The lands involved are three adjoining ranches, lying along the west bank of the Methow river; the first, or upper ranch, being known as the “Libby Ranch,” now owned by appellant Culvert Realty Company; the second, the “Risley Ranch,” now owned by the appellants ; and the third, the “Simmons Ranch” now owned by the respondents. The ranch owned by the respondents was originally settled upon by a man named Hancock, in 1889, who abandoned it; and in 1890, one Simmons, a predecessor of respondents, settled upon the ranch and continued there until 1900, when he sold out. The respondents are the owners by mesne conveyance from Simmons. The Libby lands are riparian to Libby creek, the creek flowing through them to the Methow river. Appellants contend that they concede, and always have conceded, to respondents the right to take and use the surplus or waste waters of the stream, the consideration being the small amount of work required to maintain the ditch. While the evidence is somewhat conflicting, there is competent testimony to the effect that the owners of these three ranches commenced the construction of a joint irrigation ditch in the year 1889, and that by the year 1891 all of them had the water on their ranches; that thereafter they all did an annual share of the work on the ditch, and all equally used the water according to their respective needs until Mr. Culver acquired a portion of the land now owned by appellants in 1913.

During more than, twenty-four years, it appears that the users of the water divided all of it with each other, rotating with one another at any time the water *97became low, and that the quantities used became fixed to the extent claimed by respondents, during that time. Risley, one of the predecessors of some of the appellants, who denied the right of respondents to one-third of the water at the trial, is conclusively contradicted by an agreement entered into between him and Simmons, the predecessor of respondents, on July 5, 1894, wherein he agreed in writing with Simmons, acknowledging the right of Simmons to take water out of the ditch ‘ ‘ at the flood-gates owned by the said Risley and the said Simmons,” and agreed with Simmons that whenever he required water along the west branch of the ditch he would turn in, or cause to be turned in, “the water required by him exclusive of the water that is running in said west branch of said ditch,” if any, and that he and Simmons would do equal shares of the repairs on the ditch as far as they used it. This agreement in writing, in addition to the evidence as to the inception of the water rights, almost conclusively establishes the right of respondents’ predecessor Simmons to the water flowing in the ditch at its source, and not the mere waste or surplus waters, and that the ditch was a joint ditch established and maintained by both of them. The case is very like that of Villa v. Keylor, 93 Wash. 164, 160 Pac. 297, where we said:

“The evidence, we think, warrants the conclusion that for a period of some twenty years prior to the commencement of this action, each of the parties diverted from the creek and used upon their respective tracts of land substantially the same proportionate amount of water of the creek as is awarded to them by the decree in this action.”

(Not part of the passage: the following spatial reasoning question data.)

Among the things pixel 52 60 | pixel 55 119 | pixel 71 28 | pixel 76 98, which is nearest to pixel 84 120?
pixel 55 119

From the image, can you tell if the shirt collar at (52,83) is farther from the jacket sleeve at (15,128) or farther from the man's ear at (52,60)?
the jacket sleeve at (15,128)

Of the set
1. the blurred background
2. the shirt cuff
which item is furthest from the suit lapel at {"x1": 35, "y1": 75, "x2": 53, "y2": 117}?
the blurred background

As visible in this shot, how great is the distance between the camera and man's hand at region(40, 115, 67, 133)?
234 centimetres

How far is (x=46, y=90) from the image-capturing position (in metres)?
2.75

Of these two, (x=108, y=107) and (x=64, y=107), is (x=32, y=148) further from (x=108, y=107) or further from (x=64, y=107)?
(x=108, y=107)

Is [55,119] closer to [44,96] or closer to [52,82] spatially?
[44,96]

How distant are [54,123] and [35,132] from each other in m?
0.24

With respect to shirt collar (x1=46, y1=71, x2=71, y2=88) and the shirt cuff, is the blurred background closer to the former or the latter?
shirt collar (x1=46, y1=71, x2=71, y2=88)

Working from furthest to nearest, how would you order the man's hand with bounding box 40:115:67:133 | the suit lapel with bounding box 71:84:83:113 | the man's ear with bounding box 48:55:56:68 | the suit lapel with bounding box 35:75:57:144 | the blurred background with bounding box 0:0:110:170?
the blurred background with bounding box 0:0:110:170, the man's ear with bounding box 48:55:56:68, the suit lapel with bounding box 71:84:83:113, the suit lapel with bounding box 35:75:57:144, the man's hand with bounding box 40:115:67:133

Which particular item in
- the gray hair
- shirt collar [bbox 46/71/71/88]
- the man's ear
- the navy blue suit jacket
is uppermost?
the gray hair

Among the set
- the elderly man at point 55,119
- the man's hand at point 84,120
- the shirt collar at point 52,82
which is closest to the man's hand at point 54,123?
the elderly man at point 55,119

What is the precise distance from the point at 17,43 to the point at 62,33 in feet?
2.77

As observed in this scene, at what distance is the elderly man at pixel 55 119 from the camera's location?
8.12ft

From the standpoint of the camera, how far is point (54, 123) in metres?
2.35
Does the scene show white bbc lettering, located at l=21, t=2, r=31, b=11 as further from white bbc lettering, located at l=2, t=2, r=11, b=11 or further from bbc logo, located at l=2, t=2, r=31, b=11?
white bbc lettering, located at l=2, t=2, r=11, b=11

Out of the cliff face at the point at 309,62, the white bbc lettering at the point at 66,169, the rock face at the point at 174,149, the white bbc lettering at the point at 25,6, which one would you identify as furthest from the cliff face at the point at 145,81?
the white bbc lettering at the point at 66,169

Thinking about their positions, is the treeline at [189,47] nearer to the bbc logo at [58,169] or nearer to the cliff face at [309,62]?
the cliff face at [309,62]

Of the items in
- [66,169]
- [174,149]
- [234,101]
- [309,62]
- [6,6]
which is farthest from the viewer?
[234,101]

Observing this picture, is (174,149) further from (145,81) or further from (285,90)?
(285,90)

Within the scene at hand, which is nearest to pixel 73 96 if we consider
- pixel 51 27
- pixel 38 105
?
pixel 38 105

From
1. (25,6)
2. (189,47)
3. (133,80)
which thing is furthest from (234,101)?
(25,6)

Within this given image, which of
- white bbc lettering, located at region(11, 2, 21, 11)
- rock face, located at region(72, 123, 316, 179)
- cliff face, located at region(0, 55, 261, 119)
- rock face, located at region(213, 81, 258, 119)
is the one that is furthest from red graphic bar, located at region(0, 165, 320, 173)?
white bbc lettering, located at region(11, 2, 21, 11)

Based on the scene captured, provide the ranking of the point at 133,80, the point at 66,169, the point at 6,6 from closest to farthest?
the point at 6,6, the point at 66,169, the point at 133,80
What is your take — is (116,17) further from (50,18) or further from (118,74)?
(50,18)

It was also contended in that case that the lower riparian proprietors had riparian rights which were *98not affected by the appropriation and nse of one-half of the water by the upper owner and user. We held that:

“The theory upon which the trial court so apportioned the water was that this continued use of the water by mutual consent ripened into a binding agreement between them as to the apportionment of the water, though there may not have been an express agreement between them to that effect. That such a continual mutual diversion and use of all the waters for such period of time would become determinative of the rights of the parties touching the apportionment of the water seems plain as a matter of law, especially when such apportionment seems equitable, as it does in this case.”

In the instant case, as in the foregoing, it is plainly a question of facts, and the facts not only do not preponderate against the decree of the lower court, as appellants contend, but necessarily preponderate in favor of respondents and the decree. It would be unnecessary to analyze the evidence in detail or to enter upon any lengthy discussion as to the law governing the question. It is practically controlled by the decision above quoted. Decree affirmed.

Chadwick, C. J., Mount, Fullerton, and Parker, JJ., concur.